**WHAT YOU ARE ASKED TO DO:**
Please go on with the blog post about the Tränenpalast, picking up right after its last sentence.

— start EXTRACT —

Monday, March 05, 2007
More History Gone
There it goes: another piece of Berlin history is biting the dust.
That's right, folks: by the time I get back from the States, the Tränenpalast will be no more. Apparently Deutsche Bahn has decided that this memory of the old East-West border has to be demolished immediately, the easier to excise the memory of what the building used to be.
I know for a lot of people, the Tränenpalast was a curiously-named entertainment venue, one which, if the experience my friend Gary Lucas had when he was booked there a few years ago is anything to go by, was horribly managed. In fact, practically from the day it opened in that incarnation, I heard sordid tales about the management, and the new managers didn't seem to be any better than the first ones.

— end EXTRACT —
— start EXTRACTED MATERIAL —

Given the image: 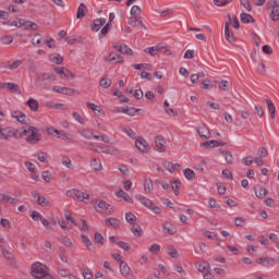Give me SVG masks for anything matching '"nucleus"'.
I'll return each instance as SVG.
<instances>
[{
  "label": "nucleus",
  "instance_id": "obj_1",
  "mask_svg": "<svg viewBox=\"0 0 279 279\" xmlns=\"http://www.w3.org/2000/svg\"><path fill=\"white\" fill-rule=\"evenodd\" d=\"M32 276L35 279H56L51 274H49V268L38 262L32 266Z\"/></svg>",
  "mask_w": 279,
  "mask_h": 279
},
{
  "label": "nucleus",
  "instance_id": "obj_2",
  "mask_svg": "<svg viewBox=\"0 0 279 279\" xmlns=\"http://www.w3.org/2000/svg\"><path fill=\"white\" fill-rule=\"evenodd\" d=\"M24 136H26V142L31 143V145H36V143H40L43 135L39 130L35 126L27 125L23 131Z\"/></svg>",
  "mask_w": 279,
  "mask_h": 279
},
{
  "label": "nucleus",
  "instance_id": "obj_3",
  "mask_svg": "<svg viewBox=\"0 0 279 279\" xmlns=\"http://www.w3.org/2000/svg\"><path fill=\"white\" fill-rule=\"evenodd\" d=\"M94 208L96 213H100L101 215H112V213H114V208L112 207V205L101 199L95 201Z\"/></svg>",
  "mask_w": 279,
  "mask_h": 279
},
{
  "label": "nucleus",
  "instance_id": "obj_4",
  "mask_svg": "<svg viewBox=\"0 0 279 279\" xmlns=\"http://www.w3.org/2000/svg\"><path fill=\"white\" fill-rule=\"evenodd\" d=\"M11 138H19V130L12 126L0 129V141H10Z\"/></svg>",
  "mask_w": 279,
  "mask_h": 279
},
{
  "label": "nucleus",
  "instance_id": "obj_5",
  "mask_svg": "<svg viewBox=\"0 0 279 279\" xmlns=\"http://www.w3.org/2000/svg\"><path fill=\"white\" fill-rule=\"evenodd\" d=\"M136 199L140 201L143 206L148 208V210H151L155 215H160V207H158L151 199L143 196V195H137Z\"/></svg>",
  "mask_w": 279,
  "mask_h": 279
},
{
  "label": "nucleus",
  "instance_id": "obj_6",
  "mask_svg": "<svg viewBox=\"0 0 279 279\" xmlns=\"http://www.w3.org/2000/svg\"><path fill=\"white\" fill-rule=\"evenodd\" d=\"M68 197H72L76 202H84V199H90V195L86 192H82L80 190H69L66 192Z\"/></svg>",
  "mask_w": 279,
  "mask_h": 279
},
{
  "label": "nucleus",
  "instance_id": "obj_7",
  "mask_svg": "<svg viewBox=\"0 0 279 279\" xmlns=\"http://www.w3.org/2000/svg\"><path fill=\"white\" fill-rule=\"evenodd\" d=\"M155 151L165 154L167 151V141L165 137L158 135L155 137Z\"/></svg>",
  "mask_w": 279,
  "mask_h": 279
},
{
  "label": "nucleus",
  "instance_id": "obj_8",
  "mask_svg": "<svg viewBox=\"0 0 279 279\" xmlns=\"http://www.w3.org/2000/svg\"><path fill=\"white\" fill-rule=\"evenodd\" d=\"M32 197L36 199V204H38V206L47 207L51 205V203L38 192H32Z\"/></svg>",
  "mask_w": 279,
  "mask_h": 279
},
{
  "label": "nucleus",
  "instance_id": "obj_9",
  "mask_svg": "<svg viewBox=\"0 0 279 279\" xmlns=\"http://www.w3.org/2000/svg\"><path fill=\"white\" fill-rule=\"evenodd\" d=\"M4 90H9V93H12L13 95H23L21 86H19L16 83L8 82L4 86Z\"/></svg>",
  "mask_w": 279,
  "mask_h": 279
},
{
  "label": "nucleus",
  "instance_id": "obj_10",
  "mask_svg": "<svg viewBox=\"0 0 279 279\" xmlns=\"http://www.w3.org/2000/svg\"><path fill=\"white\" fill-rule=\"evenodd\" d=\"M254 193H255L256 197H258V199H265V197H267V193H269V191H267V189H265V186L257 184L254 186Z\"/></svg>",
  "mask_w": 279,
  "mask_h": 279
},
{
  "label": "nucleus",
  "instance_id": "obj_11",
  "mask_svg": "<svg viewBox=\"0 0 279 279\" xmlns=\"http://www.w3.org/2000/svg\"><path fill=\"white\" fill-rule=\"evenodd\" d=\"M135 147H137V149L143 153L149 151V144L143 137H140L135 141Z\"/></svg>",
  "mask_w": 279,
  "mask_h": 279
},
{
  "label": "nucleus",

— end EXTRACTED MATERIAL —

**EXERCISE RESPONSE:**
My first time there, though, wasn't exactly for entertainment. The building's name, "Palace of Tears," came from its use as the processing terminal for Western visitors leaving East Berlin on their way back home. In retrospect, this seems like an odd name: Friedrichstr. station was an international checkpoint (the other being Checkpoint Charlie, further down Friedrichstr.), not a German-German one (which were scattered all over town), so the story that it saw the tearful separation of families who had come over to visit doesn't hold water unless these families were from countries besides Germany.
When I made my first visit to East Berlin, it was in the company of a guy who apparently had raised some red flags at Checkpoint Charlie, and had suffered a cavity search on his last time over. He decided it might be easier to try Friedrichstr., and indeed it was, so my first view of East Berlin was the Admiralspalast theater. We quickly headed on to the Pergamon Museum, Alexanderplatz, and Frankfurter Allee, where we marvelled at the grandiose Russian-style apartment buildings.
But our ultimate destination was Prenzlauer Berg, where we met up with a guy named Norman. Norman was part of a group of vegetarians who met occasionally in East Berlin with some folks from the West, including some British and American soldiers, who were also vegetarians, for big dinners. Apparently (by which I mean maybe, see below), the day before, Norman had seen one of these guys on the street and waved to him. The morning of the day we met him, he'd been awoken by the Stasi secret police and interrogated for six hours. By the time we met up with him, Norman was a wreck.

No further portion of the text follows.